++++ Data supplied ++++
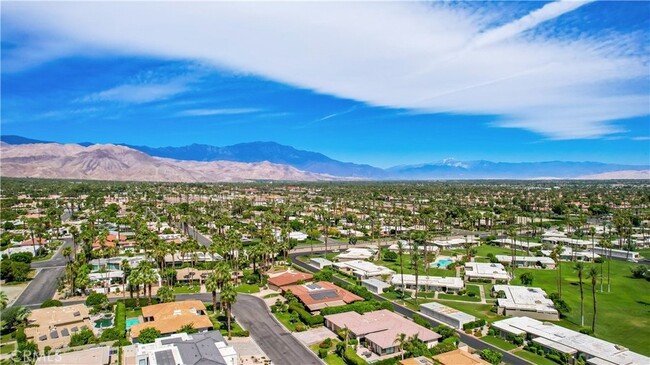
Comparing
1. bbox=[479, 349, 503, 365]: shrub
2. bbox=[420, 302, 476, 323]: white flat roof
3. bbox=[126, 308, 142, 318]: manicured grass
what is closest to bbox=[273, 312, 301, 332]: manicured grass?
bbox=[126, 308, 142, 318]: manicured grass

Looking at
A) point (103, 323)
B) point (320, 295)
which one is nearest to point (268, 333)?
point (320, 295)

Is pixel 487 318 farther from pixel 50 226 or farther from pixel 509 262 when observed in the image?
pixel 50 226

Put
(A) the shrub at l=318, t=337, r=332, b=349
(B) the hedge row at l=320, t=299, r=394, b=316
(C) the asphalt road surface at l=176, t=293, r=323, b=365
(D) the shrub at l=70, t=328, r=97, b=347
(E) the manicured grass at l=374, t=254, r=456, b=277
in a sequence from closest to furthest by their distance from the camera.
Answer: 1. (C) the asphalt road surface at l=176, t=293, r=323, b=365
2. (D) the shrub at l=70, t=328, r=97, b=347
3. (A) the shrub at l=318, t=337, r=332, b=349
4. (B) the hedge row at l=320, t=299, r=394, b=316
5. (E) the manicured grass at l=374, t=254, r=456, b=277

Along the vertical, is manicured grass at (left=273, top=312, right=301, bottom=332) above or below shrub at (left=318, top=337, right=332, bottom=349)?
below

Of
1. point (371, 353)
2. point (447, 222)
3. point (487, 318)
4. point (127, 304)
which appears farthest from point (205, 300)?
point (447, 222)

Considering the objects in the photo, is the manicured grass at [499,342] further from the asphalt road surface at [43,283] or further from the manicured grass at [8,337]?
the asphalt road surface at [43,283]

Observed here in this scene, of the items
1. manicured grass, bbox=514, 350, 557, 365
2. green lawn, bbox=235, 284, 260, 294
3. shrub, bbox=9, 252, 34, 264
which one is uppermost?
shrub, bbox=9, 252, 34, 264

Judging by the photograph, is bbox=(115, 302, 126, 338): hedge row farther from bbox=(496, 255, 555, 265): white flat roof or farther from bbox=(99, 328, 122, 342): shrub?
bbox=(496, 255, 555, 265): white flat roof
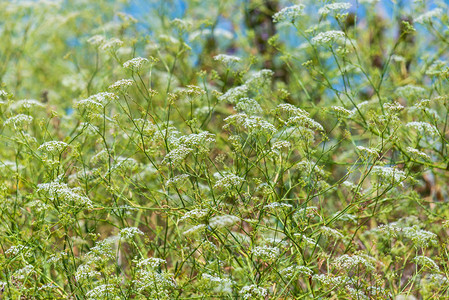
++++
» **The problem**
In the items above, how many lines contain the string "roof"? Give only the number.

» **Task result**
3